* _APPLY WHAT YOU READ_:
1) Retype the Poom Jensen entry from "- Portrait of" up to and including "Peter Ladd Jensen.".
2) Answer these from the Poom Jensen entry:
(a) Where did he die?
(b) After whom was he named?
(c) What was his father's name?
3) Carry on writing the Poom Jensen entry after its last sentence.

* _TEXT PASSAGE_:

___

- Portrait of Poom Jensen
- Born: Bhumi (Poomi) Jensen August 16, 1983 San Diego, California, US
- Died: December 26, 2004 (aged 21) Khao Lak, Thailand
- Cause of death: Drowning
- Parents: Peter Ladd Jensen (father); Ubolratana (mother);

Signature

= Poom Jensen =

Thai prince (1983–2004)

Khun Poom Jensen (พุ่ม เจนเซน; ; /th/; August 16, 1983 – December 26, 2004), born Bhumi Jensen (also spelled Poomi Jensen, ภูมิ เจนเซน; ; /th/), was a grandson of King Bhumibol Adulyadej of Thailand, after whom he was named. He was also a nephew of Vajiralongkorn, the current King of Thailand. He was the only son of the King's eldest daughter, Princess Ubolratana Rajakanya, and her American (former) husband Peter Ladd Jensen.

___

* _SUPPLIED MATERIAL_:
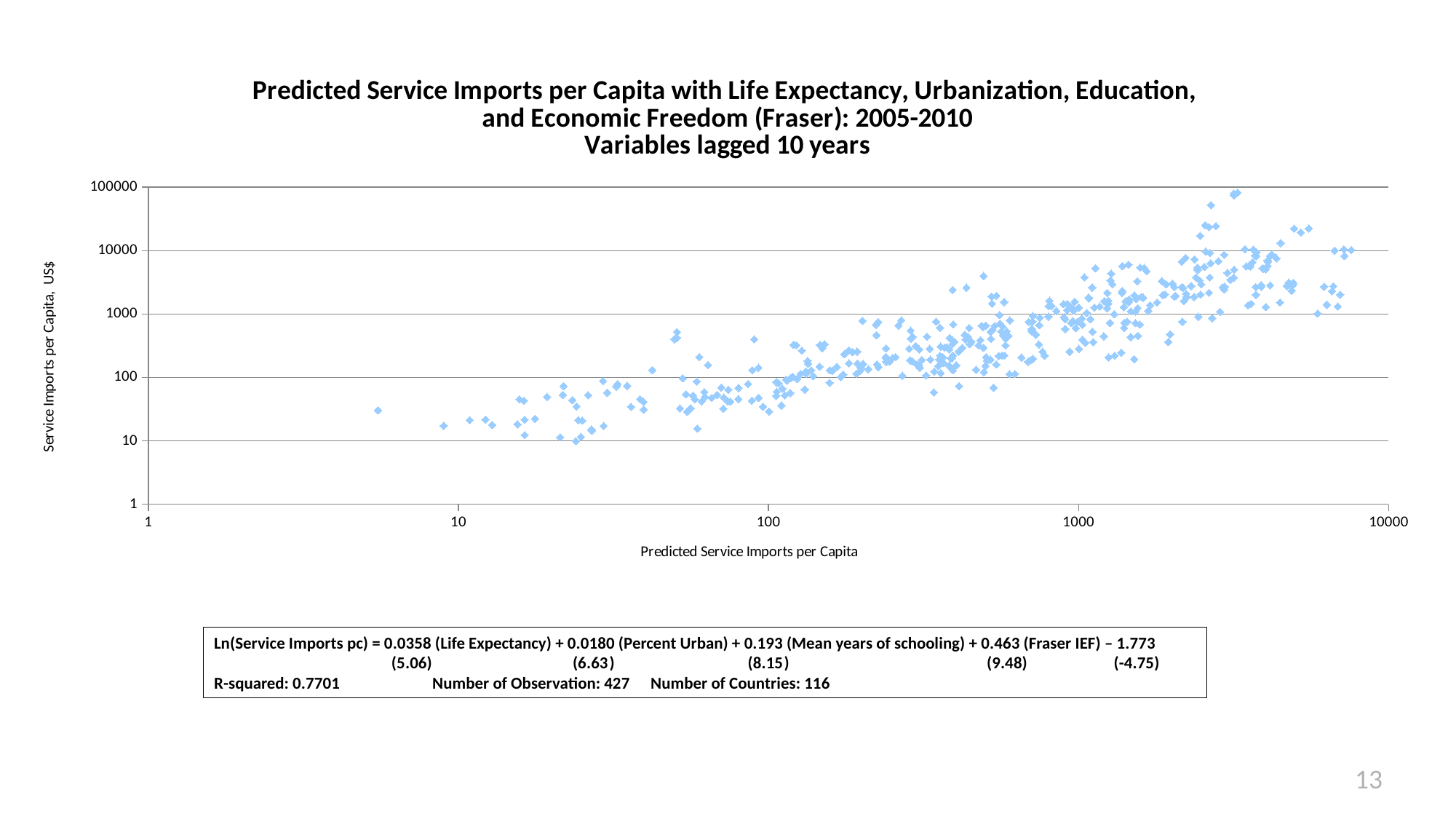
What kind of chart is shown on the slide? scatter plot Is the x value of the rightmost plotted point greater or less than 1000? greater Is the y value of the highest plotted point greater or less than 10000? greater As Predicted Service Imports per Capita increases along the x axis, do the plotted Service Imports per Capita values generally rise or fall? rise Is the y value of the leftmost plotted point greater or less than 100? less What is the maximum tick value shown on the x axis? 10000 What is the maximum tick value shown on the y axis? 100000 What is the label of the y axis? Service Imports per Capita, US$ What is the label of the x axis? Predicted Service Imports per Capita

___

* _TASK RESPONSES_:
1)
- Portrait of Poom Jensen
- Born: Bhumi (Poomi) Jensen August 16, 1983 San Diego, California, US
- Died: December 26, 2004 (aged 21) Khao Lak, Thailand
- Cause of death: Drowning
- Parents: Peter Ladd Jensen (father); Ubolratana (mother);

Signature

= Poom Jensen =

Thai prince (1983–2004)

Khun Poom Jensen (พุ่ม เจนเซน; ; /th/; August 16, 1983 – December 26, 2004), born Bhumi Jensen (also spelled Poomi Jensen, ภูมิ เจนเซน; ; /th/), was a grandson of King Bhumibol Adulyadej of Thailand, after whom he was named. He was also a nephew of Vajiralongkorn, the current King of Thailand. He was the only son of the King's eldest daughter, Princess Ubolratana Rajakanya, and her American (former) husband Peter Ladd Jensen.

2)
(a) Khao Lak, Thailand
(b) King Bhumibol Adulyadej of Thailand, his grandfather
(c) Peter Ladd Jensen

3)
== Early life and education ==
Poom, as he was commonly known, had autism and his status helped heighten awareness of the condition in Thailand. He attended Kasetsart University Laboratory School in Bangkok. He spent his childhood in San Diego County, California, where he graduated from Torrey Pines High School. Poom moved with his mother to Thailand in July 2001, after his graduation. After return to Thailand he studied in Sports Science at Faculty of Education, Kasetsart University.

He was named after his maternal grandfather, King Bhumibol.

==Death and legacy==
Poom drowned after being struck by the Indian Ocean tsunami on 26 December 2004, while he and his family were on Christmas holiday at the La Flora Resort hotel in Khao Lak. His body was discovered on the beach the following day. His uncle, then-Crown Prince Maha Vajiralongkorn, identified his body and flew the rest of the family to Bangkok. On 30 April 2005, he received a royal funeral attended by his grandfather the King and virtually every member of the Royal Family.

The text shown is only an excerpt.